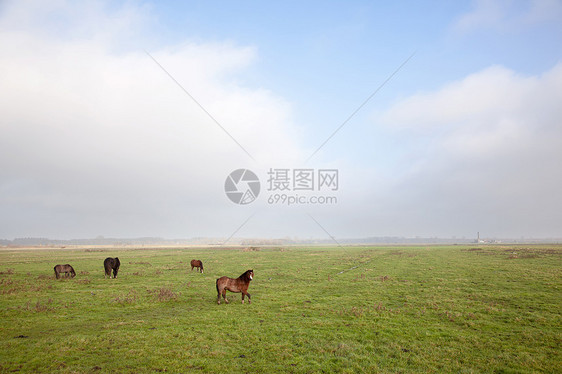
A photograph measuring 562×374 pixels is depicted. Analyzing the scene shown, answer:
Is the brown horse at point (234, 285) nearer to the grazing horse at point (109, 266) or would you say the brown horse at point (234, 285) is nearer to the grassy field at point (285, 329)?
the grassy field at point (285, 329)

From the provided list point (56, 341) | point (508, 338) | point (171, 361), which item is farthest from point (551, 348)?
point (56, 341)

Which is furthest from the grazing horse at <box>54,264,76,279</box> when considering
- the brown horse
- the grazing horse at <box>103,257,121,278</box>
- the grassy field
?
the brown horse

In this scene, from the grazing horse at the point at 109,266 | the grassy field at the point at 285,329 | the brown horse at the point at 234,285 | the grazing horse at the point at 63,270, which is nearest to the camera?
the grassy field at the point at 285,329

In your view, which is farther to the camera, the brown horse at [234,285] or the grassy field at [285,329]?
the brown horse at [234,285]

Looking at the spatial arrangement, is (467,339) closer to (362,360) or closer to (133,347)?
(362,360)

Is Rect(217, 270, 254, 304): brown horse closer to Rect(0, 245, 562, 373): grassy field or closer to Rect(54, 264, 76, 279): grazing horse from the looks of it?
Rect(0, 245, 562, 373): grassy field

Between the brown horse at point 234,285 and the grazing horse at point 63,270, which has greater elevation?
the brown horse at point 234,285

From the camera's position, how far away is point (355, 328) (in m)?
12.8

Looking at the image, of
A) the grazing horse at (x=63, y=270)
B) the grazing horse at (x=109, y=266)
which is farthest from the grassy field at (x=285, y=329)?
the grazing horse at (x=109, y=266)

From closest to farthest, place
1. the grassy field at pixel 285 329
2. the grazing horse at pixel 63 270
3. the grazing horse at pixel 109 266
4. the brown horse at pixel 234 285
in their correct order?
1. the grassy field at pixel 285 329
2. the brown horse at pixel 234 285
3. the grazing horse at pixel 63 270
4. the grazing horse at pixel 109 266

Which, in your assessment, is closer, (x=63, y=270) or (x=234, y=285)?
(x=234, y=285)

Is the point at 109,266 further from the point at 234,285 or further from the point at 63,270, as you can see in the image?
the point at 234,285

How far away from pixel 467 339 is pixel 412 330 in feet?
6.78

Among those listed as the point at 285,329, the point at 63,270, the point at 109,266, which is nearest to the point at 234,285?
the point at 285,329
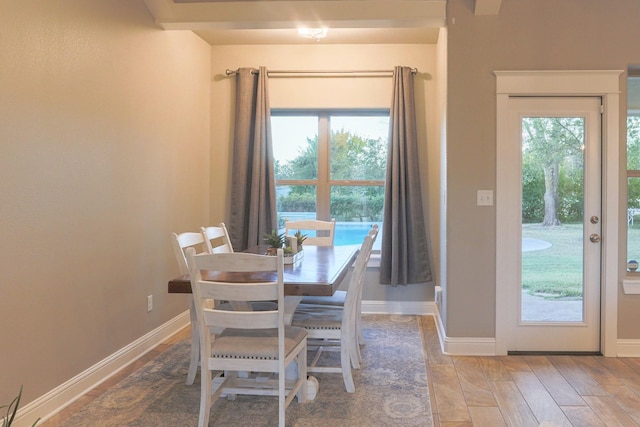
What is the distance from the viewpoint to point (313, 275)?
2.44 meters

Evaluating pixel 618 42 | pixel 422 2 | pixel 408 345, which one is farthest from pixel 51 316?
pixel 618 42

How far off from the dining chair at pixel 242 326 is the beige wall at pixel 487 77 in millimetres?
1488

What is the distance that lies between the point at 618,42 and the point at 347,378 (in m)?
2.95

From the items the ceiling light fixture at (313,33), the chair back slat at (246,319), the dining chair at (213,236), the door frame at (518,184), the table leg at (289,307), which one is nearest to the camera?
the chair back slat at (246,319)

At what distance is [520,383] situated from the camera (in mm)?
2846

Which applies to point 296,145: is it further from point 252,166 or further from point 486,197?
point 486,197

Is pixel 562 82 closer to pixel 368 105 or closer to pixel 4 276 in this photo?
pixel 368 105

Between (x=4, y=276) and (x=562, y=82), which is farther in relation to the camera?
(x=562, y=82)

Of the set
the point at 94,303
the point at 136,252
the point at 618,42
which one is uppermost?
the point at 618,42

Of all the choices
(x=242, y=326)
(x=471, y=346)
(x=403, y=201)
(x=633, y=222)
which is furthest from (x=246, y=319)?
(x=633, y=222)

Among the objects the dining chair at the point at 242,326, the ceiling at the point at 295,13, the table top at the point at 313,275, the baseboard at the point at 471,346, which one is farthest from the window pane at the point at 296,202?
the dining chair at the point at 242,326

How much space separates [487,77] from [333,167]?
1.83m

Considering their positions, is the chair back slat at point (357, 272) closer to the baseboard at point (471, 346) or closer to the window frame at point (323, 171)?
the baseboard at point (471, 346)

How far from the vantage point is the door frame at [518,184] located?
3.27 m
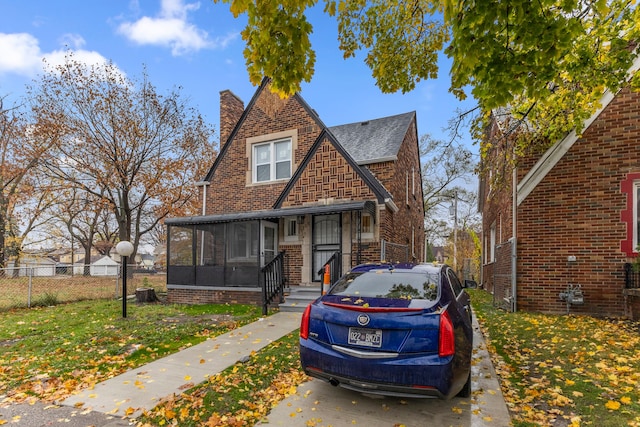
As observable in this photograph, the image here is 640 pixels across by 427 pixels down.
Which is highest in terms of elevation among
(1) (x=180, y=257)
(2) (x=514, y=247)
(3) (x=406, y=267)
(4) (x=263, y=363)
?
(2) (x=514, y=247)

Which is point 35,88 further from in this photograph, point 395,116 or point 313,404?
point 313,404

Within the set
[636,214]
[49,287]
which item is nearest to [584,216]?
[636,214]

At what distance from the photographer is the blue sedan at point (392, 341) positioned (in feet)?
10.5

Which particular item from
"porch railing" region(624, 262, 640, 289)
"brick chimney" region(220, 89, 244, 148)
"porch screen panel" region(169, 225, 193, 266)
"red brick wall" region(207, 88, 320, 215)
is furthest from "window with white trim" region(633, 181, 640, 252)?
"brick chimney" region(220, 89, 244, 148)

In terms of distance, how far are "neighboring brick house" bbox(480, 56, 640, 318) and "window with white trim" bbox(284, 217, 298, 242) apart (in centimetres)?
602

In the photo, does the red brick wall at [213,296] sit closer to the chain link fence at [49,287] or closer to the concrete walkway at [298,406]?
the chain link fence at [49,287]

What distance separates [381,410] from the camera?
143 inches

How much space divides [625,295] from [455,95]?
6.25m

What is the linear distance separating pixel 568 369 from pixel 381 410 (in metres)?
2.98

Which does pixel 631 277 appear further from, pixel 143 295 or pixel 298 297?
pixel 143 295

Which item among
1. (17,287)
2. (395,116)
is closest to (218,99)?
(395,116)

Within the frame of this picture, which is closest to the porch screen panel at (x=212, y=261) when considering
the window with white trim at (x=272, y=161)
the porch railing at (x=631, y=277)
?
the window with white trim at (x=272, y=161)

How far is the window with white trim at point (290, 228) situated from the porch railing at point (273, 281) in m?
0.91

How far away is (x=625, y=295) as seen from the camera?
25.7 feet
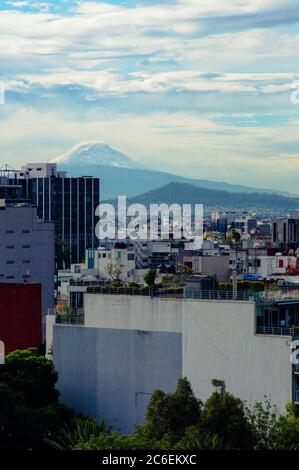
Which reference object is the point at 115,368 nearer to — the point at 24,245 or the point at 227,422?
the point at 227,422

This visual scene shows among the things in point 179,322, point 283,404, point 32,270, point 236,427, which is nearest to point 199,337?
point 179,322

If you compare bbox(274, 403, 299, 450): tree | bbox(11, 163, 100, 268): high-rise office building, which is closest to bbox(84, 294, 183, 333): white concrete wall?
bbox(274, 403, 299, 450): tree

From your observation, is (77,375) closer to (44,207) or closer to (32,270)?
(32,270)

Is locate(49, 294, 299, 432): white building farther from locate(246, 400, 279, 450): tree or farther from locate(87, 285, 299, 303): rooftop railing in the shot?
locate(246, 400, 279, 450): tree

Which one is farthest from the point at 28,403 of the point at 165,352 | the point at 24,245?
the point at 24,245

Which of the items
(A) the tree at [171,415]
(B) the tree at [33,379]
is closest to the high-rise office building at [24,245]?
(B) the tree at [33,379]

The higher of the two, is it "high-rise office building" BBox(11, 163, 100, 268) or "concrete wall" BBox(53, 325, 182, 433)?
"high-rise office building" BBox(11, 163, 100, 268)

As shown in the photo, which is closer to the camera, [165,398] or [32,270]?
[165,398]
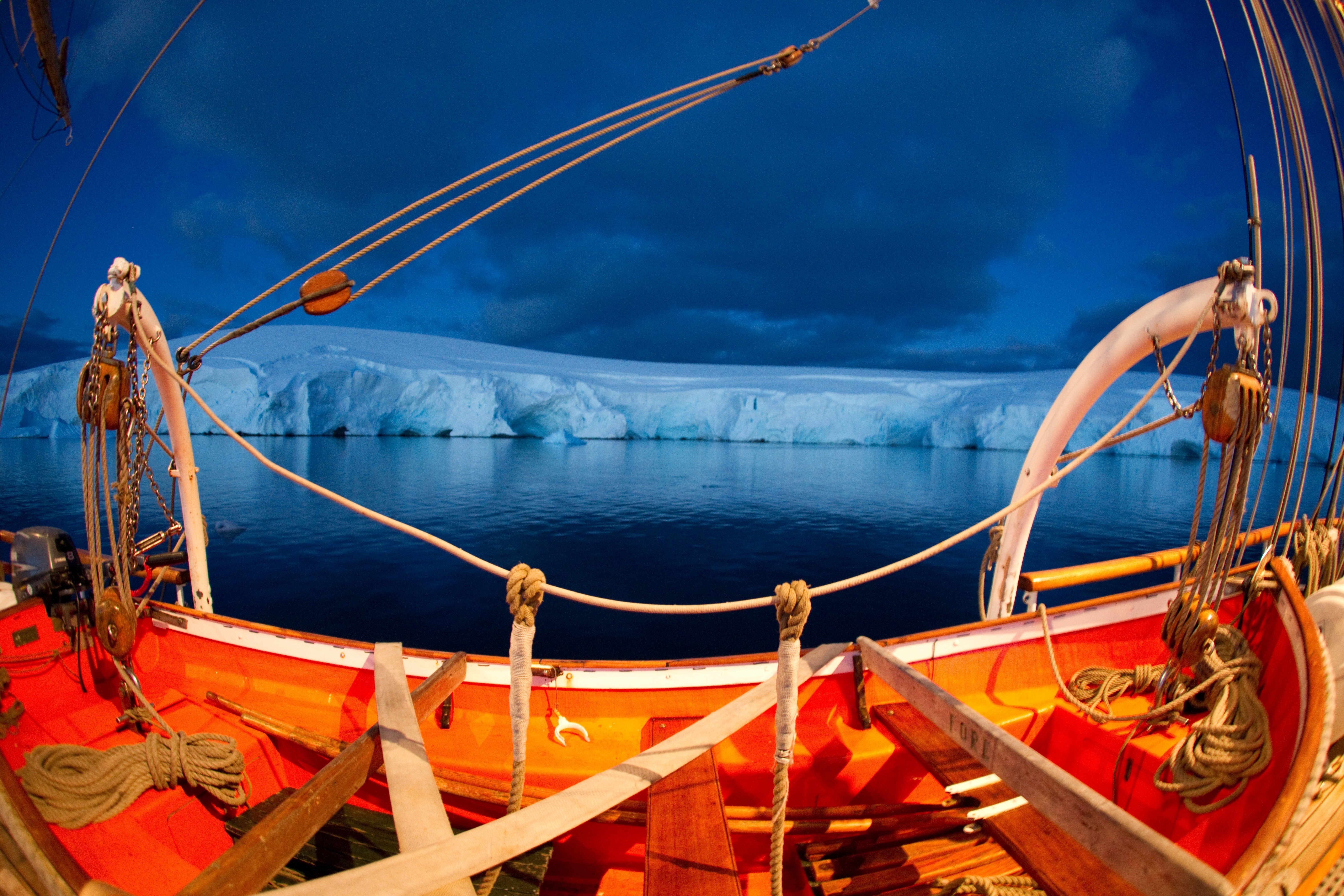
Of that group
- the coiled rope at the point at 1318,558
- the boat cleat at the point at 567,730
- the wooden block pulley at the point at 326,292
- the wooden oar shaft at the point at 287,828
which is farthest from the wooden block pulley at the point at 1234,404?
the wooden block pulley at the point at 326,292

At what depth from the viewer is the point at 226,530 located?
1145cm

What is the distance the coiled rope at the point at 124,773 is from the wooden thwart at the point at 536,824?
150cm

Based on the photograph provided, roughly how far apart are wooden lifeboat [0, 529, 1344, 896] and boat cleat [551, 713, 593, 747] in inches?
1.2

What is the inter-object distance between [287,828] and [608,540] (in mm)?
10330

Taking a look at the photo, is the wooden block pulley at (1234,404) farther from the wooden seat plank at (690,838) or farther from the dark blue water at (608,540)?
the dark blue water at (608,540)

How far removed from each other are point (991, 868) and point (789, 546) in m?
9.79

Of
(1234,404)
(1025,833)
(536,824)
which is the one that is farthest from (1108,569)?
(536,824)

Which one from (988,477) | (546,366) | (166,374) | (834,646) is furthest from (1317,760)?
(546,366)

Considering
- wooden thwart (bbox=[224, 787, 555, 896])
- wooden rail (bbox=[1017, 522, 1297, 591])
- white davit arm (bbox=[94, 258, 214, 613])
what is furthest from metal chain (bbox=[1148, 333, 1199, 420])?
white davit arm (bbox=[94, 258, 214, 613])

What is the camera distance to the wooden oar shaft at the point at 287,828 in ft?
3.93

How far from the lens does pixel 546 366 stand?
1951 inches

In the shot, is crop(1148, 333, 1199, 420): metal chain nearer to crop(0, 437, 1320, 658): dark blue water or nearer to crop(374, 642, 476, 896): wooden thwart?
crop(374, 642, 476, 896): wooden thwart

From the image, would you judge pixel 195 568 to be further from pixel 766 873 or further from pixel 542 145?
pixel 766 873

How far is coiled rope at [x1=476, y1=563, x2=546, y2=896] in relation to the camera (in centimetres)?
138
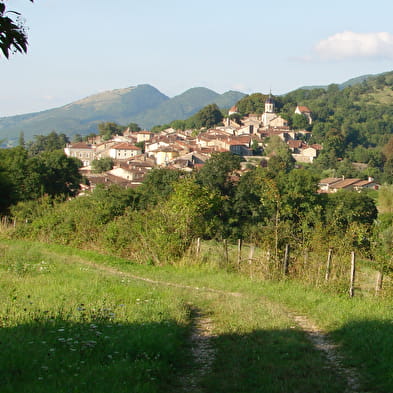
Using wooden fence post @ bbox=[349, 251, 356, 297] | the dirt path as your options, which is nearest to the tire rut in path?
the dirt path

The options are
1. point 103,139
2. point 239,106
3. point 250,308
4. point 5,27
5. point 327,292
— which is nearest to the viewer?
point 5,27

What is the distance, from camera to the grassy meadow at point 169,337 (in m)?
5.13

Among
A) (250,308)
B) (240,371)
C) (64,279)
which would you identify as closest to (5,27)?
(240,371)

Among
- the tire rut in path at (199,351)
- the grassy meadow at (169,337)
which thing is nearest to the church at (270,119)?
the grassy meadow at (169,337)

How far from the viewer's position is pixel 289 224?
43.0 feet

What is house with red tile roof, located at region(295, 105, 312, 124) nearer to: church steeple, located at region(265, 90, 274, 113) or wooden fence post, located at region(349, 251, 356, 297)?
church steeple, located at region(265, 90, 274, 113)

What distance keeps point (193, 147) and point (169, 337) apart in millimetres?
123577

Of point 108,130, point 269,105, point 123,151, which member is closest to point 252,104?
point 269,105

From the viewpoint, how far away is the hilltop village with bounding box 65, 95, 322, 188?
108 meters

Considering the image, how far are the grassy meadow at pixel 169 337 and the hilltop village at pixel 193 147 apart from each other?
8240cm

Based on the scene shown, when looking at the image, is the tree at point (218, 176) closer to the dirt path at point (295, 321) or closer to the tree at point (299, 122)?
the dirt path at point (295, 321)

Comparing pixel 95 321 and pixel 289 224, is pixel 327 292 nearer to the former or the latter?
pixel 289 224

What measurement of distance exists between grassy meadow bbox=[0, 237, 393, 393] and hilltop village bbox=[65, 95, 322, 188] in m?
82.4

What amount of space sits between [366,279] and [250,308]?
10.7ft
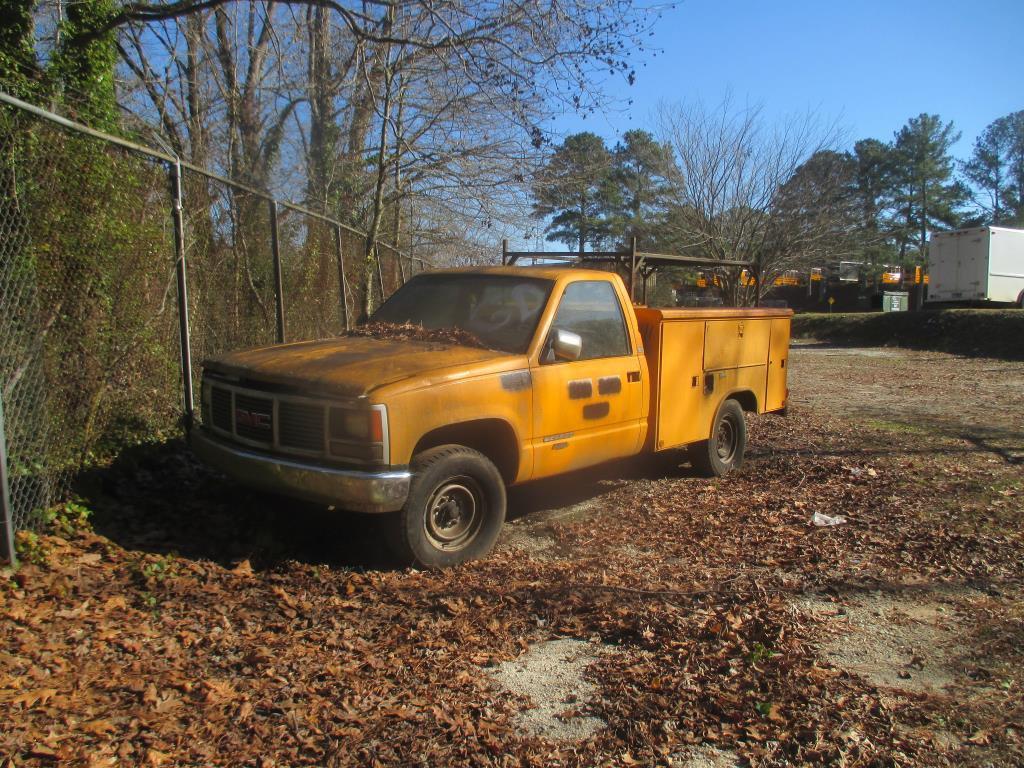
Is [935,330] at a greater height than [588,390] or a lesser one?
lesser

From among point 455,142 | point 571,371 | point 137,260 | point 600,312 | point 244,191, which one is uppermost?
point 455,142

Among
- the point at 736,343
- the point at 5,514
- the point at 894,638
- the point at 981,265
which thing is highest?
the point at 981,265

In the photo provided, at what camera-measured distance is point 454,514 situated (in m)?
4.82

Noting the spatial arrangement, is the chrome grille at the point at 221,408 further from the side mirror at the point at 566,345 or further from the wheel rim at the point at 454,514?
the side mirror at the point at 566,345

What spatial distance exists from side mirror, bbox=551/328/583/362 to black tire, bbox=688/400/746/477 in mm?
2320

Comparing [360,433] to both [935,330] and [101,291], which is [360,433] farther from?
[935,330]

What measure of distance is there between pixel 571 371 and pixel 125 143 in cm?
336

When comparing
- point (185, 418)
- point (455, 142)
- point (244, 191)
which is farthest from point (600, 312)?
point (455, 142)

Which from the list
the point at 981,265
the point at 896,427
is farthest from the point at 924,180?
the point at 896,427

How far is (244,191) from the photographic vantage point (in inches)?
285

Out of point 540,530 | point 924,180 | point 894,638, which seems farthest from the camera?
point 924,180

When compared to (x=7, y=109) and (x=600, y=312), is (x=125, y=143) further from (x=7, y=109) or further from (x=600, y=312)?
(x=600, y=312)

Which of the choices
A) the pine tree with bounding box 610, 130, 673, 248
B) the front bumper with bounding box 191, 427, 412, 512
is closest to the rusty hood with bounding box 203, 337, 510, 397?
the front bumper with bounding box 191, 427, 412, 512

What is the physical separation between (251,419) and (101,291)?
151cm
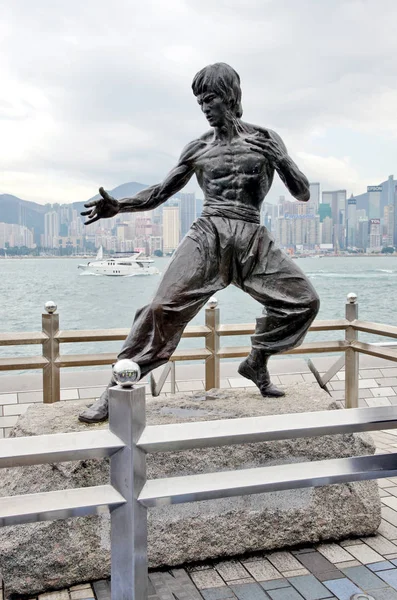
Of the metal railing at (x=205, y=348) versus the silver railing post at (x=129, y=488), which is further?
A: the metal railing at (x=205, y=348)

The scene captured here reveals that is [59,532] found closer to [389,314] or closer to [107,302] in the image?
[389,314]

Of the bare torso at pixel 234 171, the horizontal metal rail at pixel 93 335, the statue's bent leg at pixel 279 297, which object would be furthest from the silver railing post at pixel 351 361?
the bare torso at pixel 234 171

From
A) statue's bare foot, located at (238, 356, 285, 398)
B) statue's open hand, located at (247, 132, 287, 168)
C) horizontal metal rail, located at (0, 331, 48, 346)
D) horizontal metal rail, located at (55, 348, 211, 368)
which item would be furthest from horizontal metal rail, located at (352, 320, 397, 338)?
horizontal metal rail, located at (0, 331, 48, 346)

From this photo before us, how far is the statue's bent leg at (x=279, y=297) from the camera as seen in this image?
3713 millimetres

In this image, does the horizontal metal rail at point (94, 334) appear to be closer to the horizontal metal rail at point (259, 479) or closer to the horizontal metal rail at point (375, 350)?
the horizontal metal rail at point (375, 350)

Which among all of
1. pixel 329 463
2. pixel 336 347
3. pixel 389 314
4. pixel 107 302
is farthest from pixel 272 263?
pixel 107 302

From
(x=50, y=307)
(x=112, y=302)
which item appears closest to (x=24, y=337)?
(x=50, y=307)

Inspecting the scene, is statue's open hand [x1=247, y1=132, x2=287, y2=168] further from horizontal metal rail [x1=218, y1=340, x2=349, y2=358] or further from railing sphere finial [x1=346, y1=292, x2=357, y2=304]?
railing sphere finial [x1=346, y1=292, x2=357, y2=304]

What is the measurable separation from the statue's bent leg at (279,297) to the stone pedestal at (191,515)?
0.46m

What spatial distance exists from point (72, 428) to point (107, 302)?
114 ft

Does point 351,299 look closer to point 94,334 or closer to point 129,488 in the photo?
point 94,334

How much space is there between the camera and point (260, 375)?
4.06 metres

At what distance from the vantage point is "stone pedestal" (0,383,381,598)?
303 centimetres

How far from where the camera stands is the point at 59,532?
10.0 ft
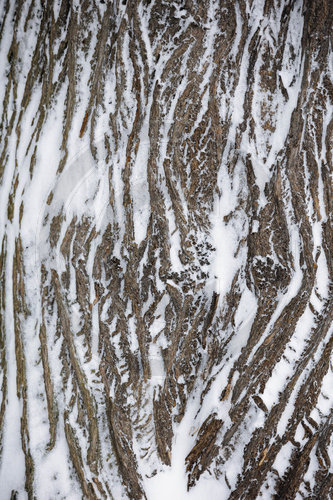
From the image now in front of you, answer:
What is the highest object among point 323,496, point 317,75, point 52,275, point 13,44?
point 13,44

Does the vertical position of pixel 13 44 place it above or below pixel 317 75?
above

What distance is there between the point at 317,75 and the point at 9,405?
113cm

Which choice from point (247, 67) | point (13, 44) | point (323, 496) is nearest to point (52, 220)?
point (13, 44)

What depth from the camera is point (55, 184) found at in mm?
860

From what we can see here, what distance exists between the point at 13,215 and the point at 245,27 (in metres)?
0.73

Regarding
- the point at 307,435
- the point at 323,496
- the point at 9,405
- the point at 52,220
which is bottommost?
the point at 323,496

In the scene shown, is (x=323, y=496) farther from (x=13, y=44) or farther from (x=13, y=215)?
(x=13, y=44)

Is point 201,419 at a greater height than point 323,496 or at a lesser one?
greater

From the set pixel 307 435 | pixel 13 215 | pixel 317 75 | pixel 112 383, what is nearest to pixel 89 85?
pixel 13 215

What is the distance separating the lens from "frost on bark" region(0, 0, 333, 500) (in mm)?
850

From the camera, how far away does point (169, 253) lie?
33.9 inches

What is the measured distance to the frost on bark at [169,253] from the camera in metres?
0.85

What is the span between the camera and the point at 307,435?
2.97 feet

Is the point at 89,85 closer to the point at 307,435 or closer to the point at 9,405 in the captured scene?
the point at 9,405
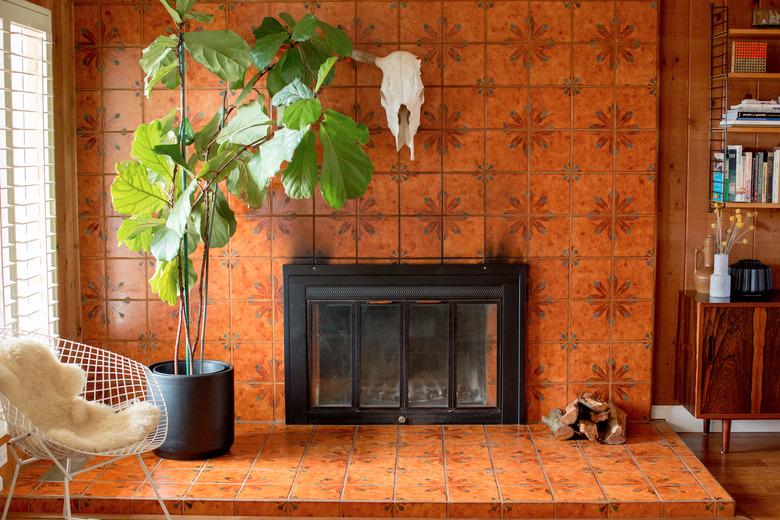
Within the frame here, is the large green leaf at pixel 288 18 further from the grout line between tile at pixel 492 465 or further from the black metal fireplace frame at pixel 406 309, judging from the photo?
the grout line between tile at pixel 492 465

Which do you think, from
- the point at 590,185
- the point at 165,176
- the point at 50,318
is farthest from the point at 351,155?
the point at 50,318

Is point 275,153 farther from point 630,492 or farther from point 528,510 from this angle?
point 630,492

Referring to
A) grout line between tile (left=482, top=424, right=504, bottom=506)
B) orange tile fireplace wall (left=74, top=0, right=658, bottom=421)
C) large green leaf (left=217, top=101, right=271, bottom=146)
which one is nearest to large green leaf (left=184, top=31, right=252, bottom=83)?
large green leaf (left=217, top=101, right=271, bottom=146)

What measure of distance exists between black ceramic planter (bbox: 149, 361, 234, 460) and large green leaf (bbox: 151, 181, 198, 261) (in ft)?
1.80

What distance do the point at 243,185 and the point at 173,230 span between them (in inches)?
16.1

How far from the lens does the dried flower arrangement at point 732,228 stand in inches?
170

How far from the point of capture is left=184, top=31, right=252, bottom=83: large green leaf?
3.78 metres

########

Please quote nothing but the lines from the line with "Which do you think, from" through the end of the data above, exactly as written, ends included.

Which do you think, from
- the point at 590,185
- the point at 165,176
- the point at 50,318
is farthest from the point at 351,155?
the point at 50,318

Is point 275,153 farther from point 630,492 or farther from point 528,510 from this angle?
point 630,492

Referring to
A) grout line between tile (left=482, top=424, right=504, bottom=506)
B) orange tile fireplace wall (left=74, top=0, right=658, bottom=421)
C) large green leaf (left=217, top=101, right=271, bottom=146)
which one is nearest to large green leaf (left=184, top=31, right=252, bottom=83)?
large green leaf (left=217, top=101, right=271, bottom=146)

What measure of distance exists between black ceramic planter (bbox: 149, 361, 234, 460) and large green leaf (bbox: 151, 181, 198, 261) (in ft)?
1.80

What distance do the point at 243,185 and the point at 173,230 span between them (in inches)?
16.1

How far from the lens does the dried flower arrangement at point 732,228 stand in inches?
170

How far from the point of capture is left=184, top=31, right=252, bottom=83: large green leaf?
3.78 metres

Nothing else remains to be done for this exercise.